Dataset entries

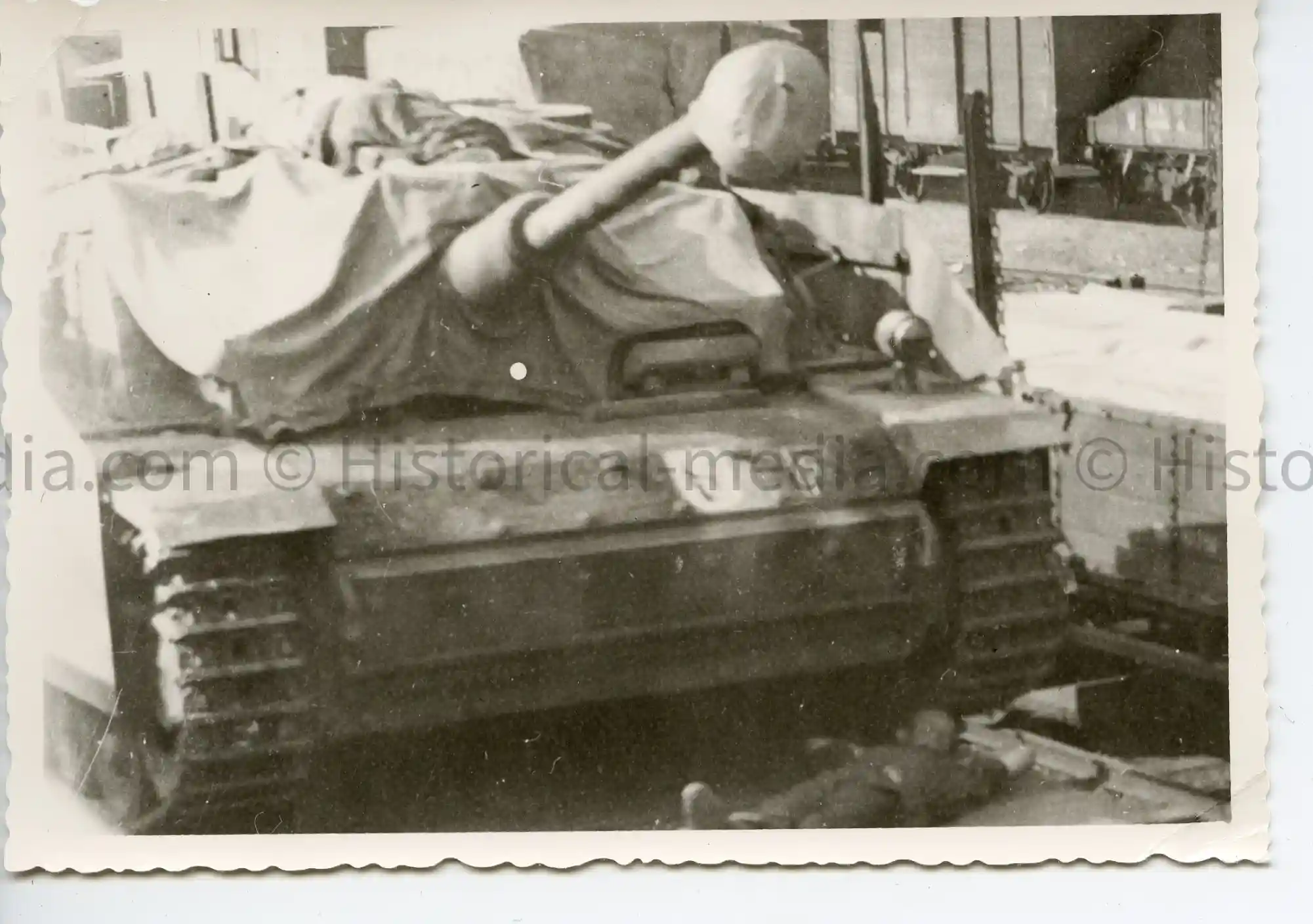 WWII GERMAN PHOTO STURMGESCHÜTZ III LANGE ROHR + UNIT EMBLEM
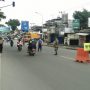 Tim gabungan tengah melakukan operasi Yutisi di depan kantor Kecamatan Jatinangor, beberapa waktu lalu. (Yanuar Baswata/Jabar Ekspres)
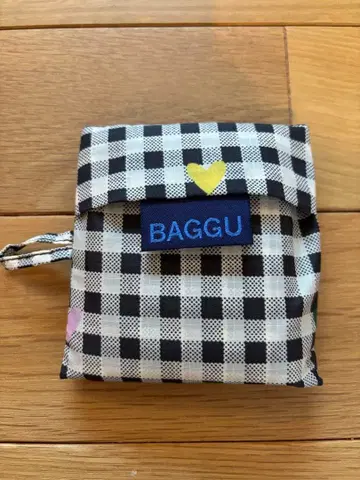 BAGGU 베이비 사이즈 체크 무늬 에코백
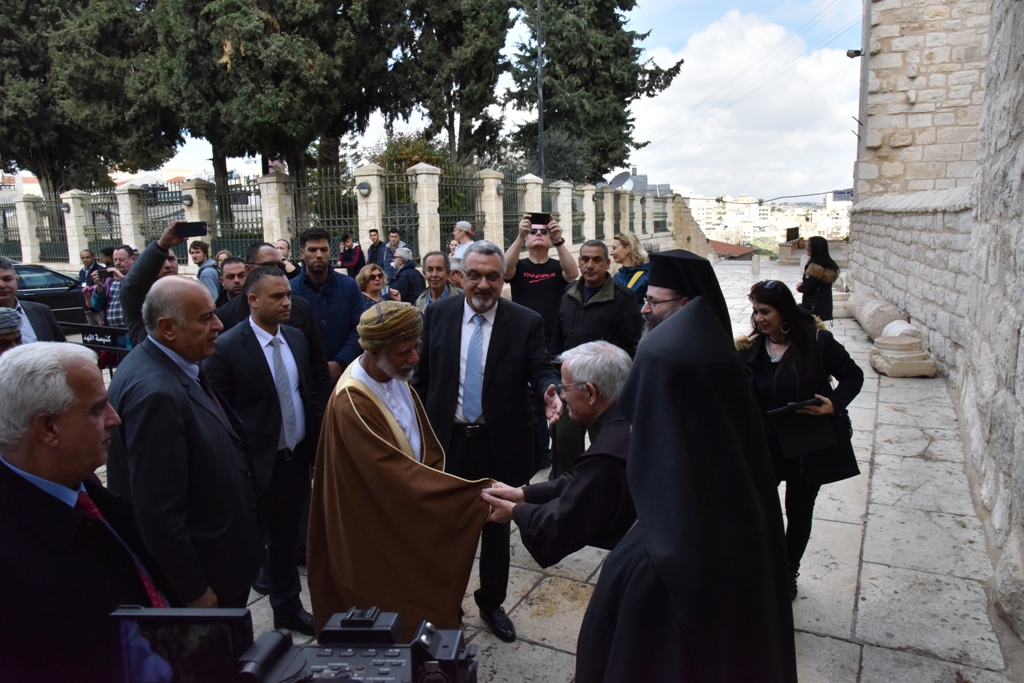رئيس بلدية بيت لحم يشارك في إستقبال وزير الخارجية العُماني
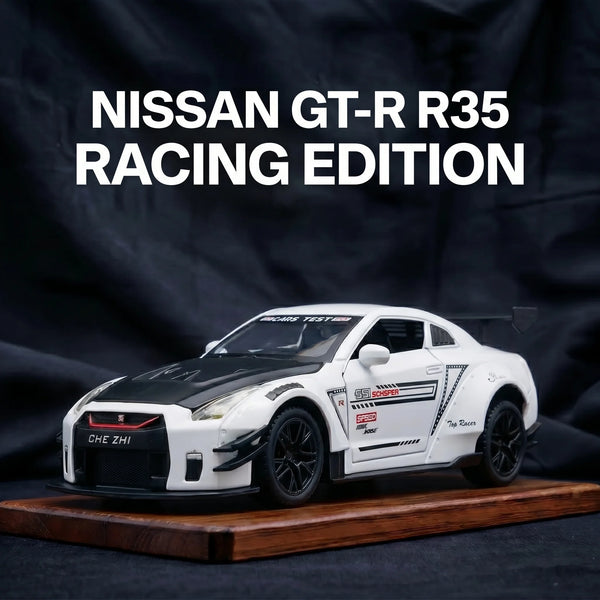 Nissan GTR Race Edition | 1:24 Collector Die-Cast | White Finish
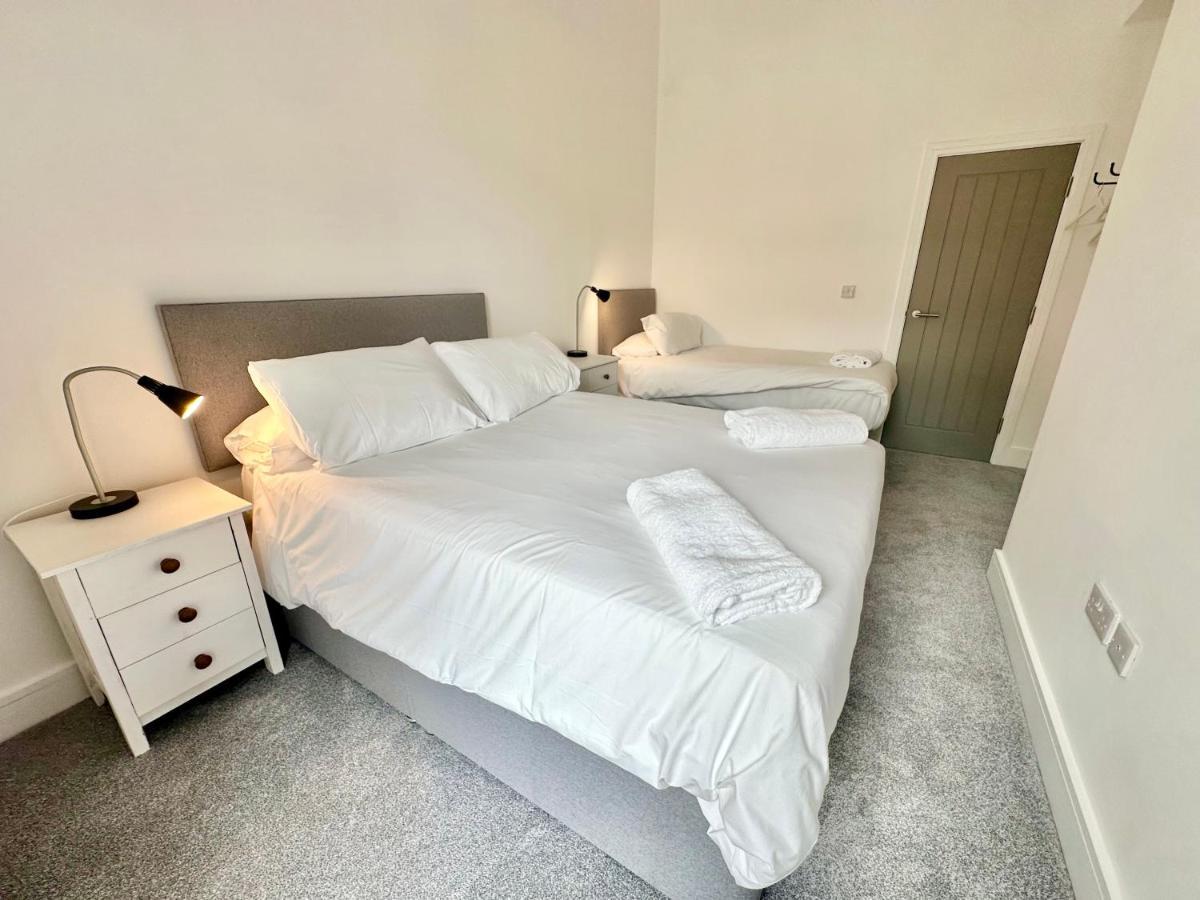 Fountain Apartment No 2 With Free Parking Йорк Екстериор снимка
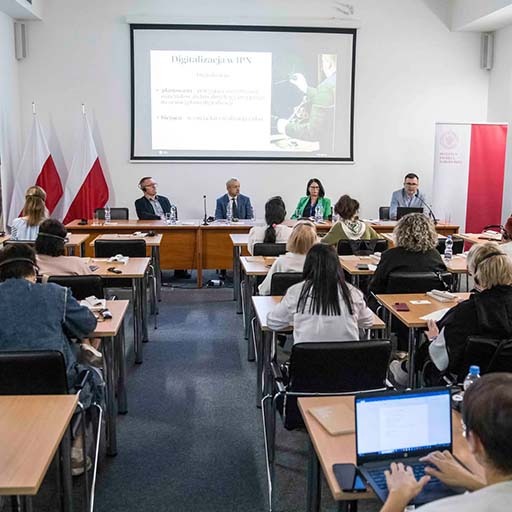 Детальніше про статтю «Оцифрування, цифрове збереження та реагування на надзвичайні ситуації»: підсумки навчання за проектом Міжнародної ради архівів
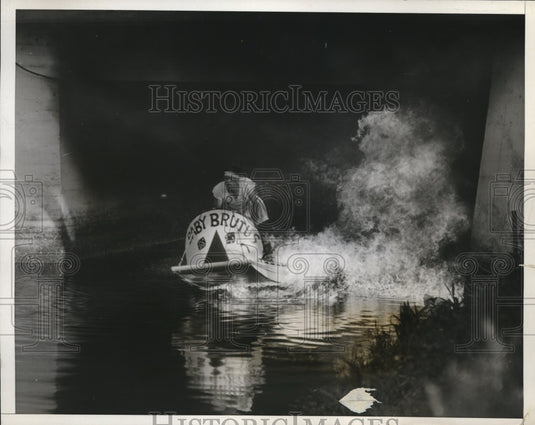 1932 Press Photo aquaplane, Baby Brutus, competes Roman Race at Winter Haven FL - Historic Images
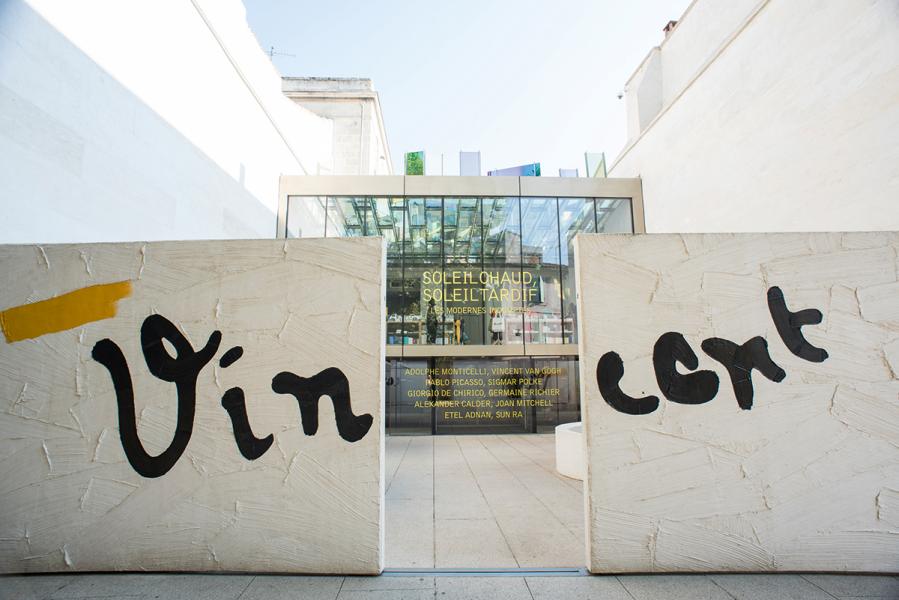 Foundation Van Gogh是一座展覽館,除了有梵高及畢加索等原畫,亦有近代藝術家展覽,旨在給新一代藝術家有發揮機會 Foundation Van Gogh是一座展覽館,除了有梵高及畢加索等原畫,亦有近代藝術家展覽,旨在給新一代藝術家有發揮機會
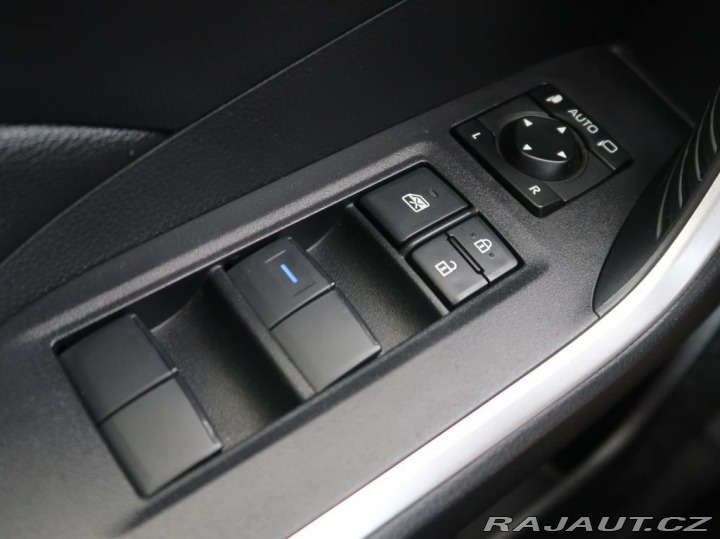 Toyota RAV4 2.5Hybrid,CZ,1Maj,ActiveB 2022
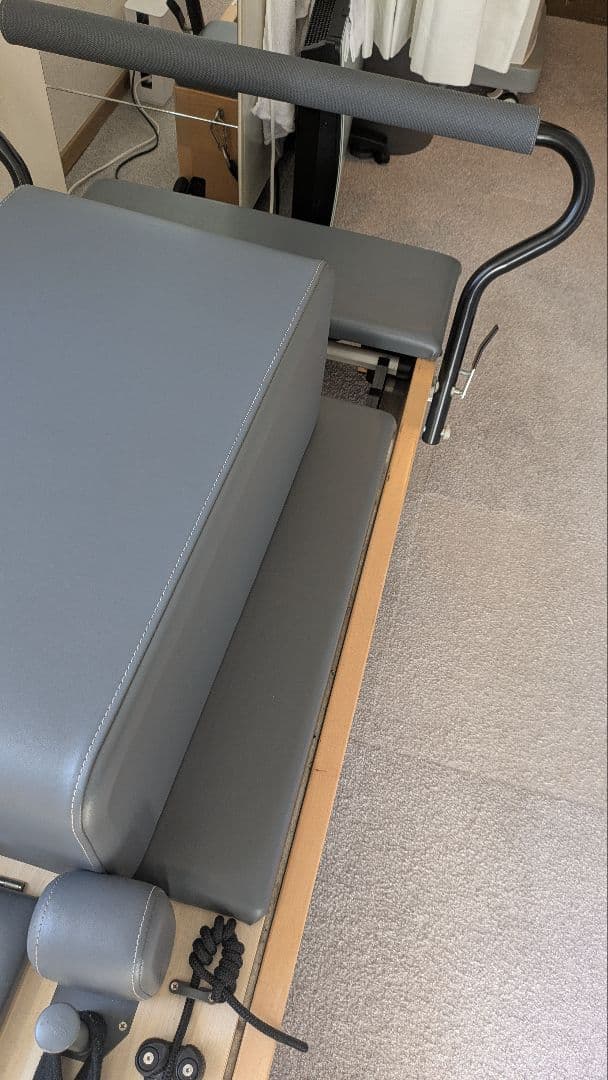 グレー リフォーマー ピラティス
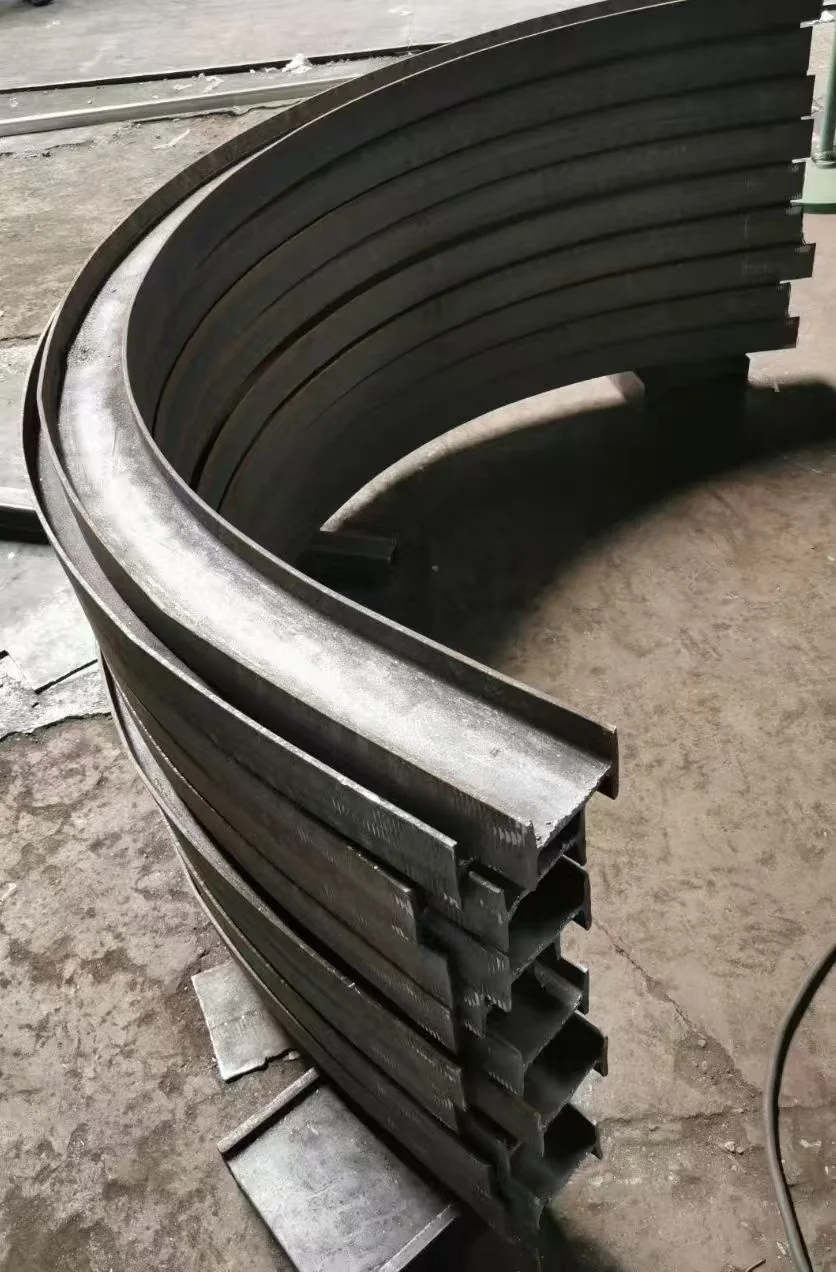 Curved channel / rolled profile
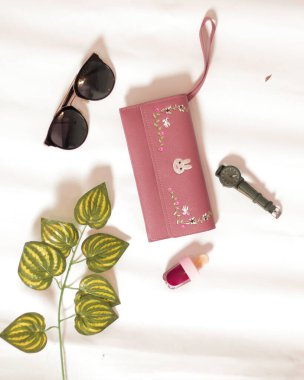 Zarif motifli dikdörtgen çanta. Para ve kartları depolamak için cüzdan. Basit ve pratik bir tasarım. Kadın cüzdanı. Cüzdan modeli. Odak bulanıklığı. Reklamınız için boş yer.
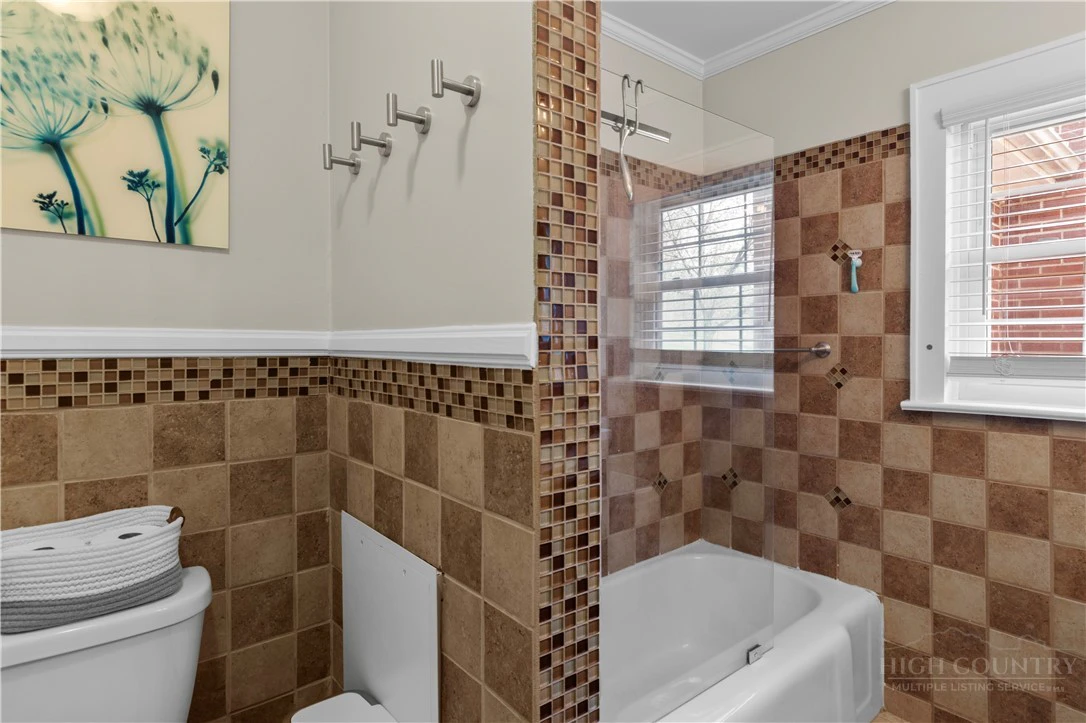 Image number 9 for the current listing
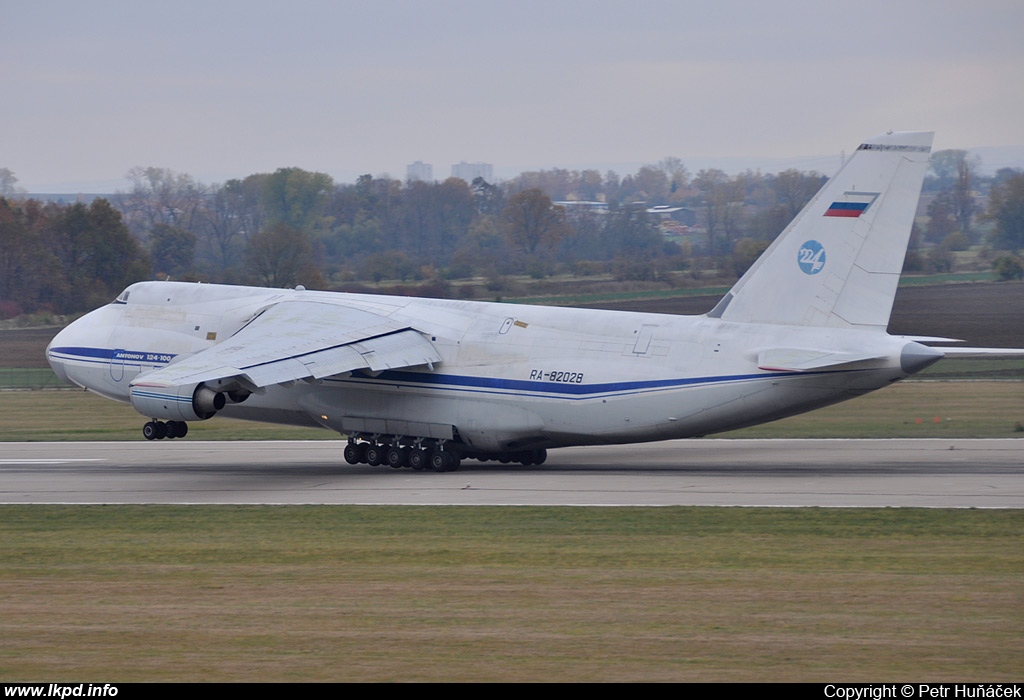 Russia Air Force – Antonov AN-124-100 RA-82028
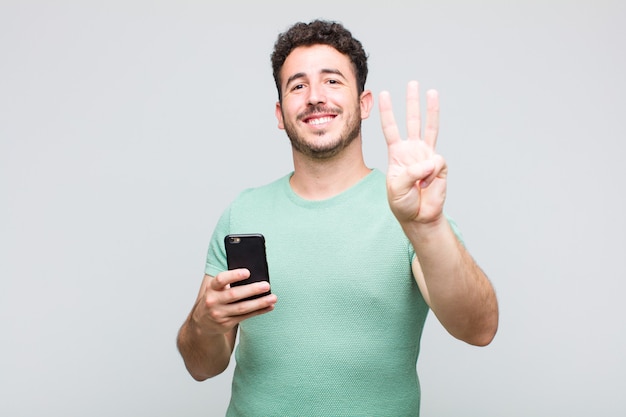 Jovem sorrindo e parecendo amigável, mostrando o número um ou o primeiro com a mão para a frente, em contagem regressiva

→ Exercise description
Rewrite every line of the data above, replacing "Race" with "Rally" wherever it appears and leaving everything else unchanged. Leave the pictures out of your answer.

→ Task output
 WWII GERMAN PHOTO STURMGESCHÜTZ III LANGE ROHR + UNIT EMBLEM
 Tim gabungan tengah melakukan operasi Yutisi di depan kantor Kecamatan Jatinangor, beberapa waktu lalu. (Yanuar Baswata/Jabar Ekspres)
 BAGGU 베이비 사이즈 체크 무늬 에코백
رئيس بلدية بيت لحم يشارك في إستقبال وزير الخارجية العُماني
 Nissan GTR Rally Edition | 1:24 Collector Die-Cast | White Finish
 Fountain Apartment No 2 With Free Parking Йорк Екстериор снимка
 Детальніше про статтю «Оцифрування, цифрове збереження та реагування на надзвичайні ситуації»: підсумки навчання за проектом Міжнародної ради архівів
 1932 Press Photo aquaplane, Baby Brutus, competes Roman Rally at Winter Haven FL - Historic Images
 Foundation Van Gogh是一座展覽館,除了有梵高及畢加索等原畫,亦有近代藝術家展覽,旨在給新一代藝術家有發揮機會 Foundation Van Gogh是一座展覽館,除了有梵高及畢加索等原畫,亦有近代藝術家展覽,旨在給新一代藝術家有發揮機會
 Toyota RAV4 2.5Hybrid,CZ,1Maj,ActiveB 2022
 グレー リフォーマー ピラティス
 Curved channel / rolled profile
 Zarif motifli dikdörtgen çanta. Para ve kartları depolamak için cüzdan. Basit ve pratik bir tasarım. Kadın cüzdanı. Cüzdan modeli. Odak bulanıklığı. Reklamınız için boş yer.
 Image number 9 for the current listing
 Russia Air Force – Antonov AN-124-100 RA-82028
 Jovem sorrindo e parecendo amigável, mostrando o número um ou o primeiro com a mão para a frente, em contagem regressiva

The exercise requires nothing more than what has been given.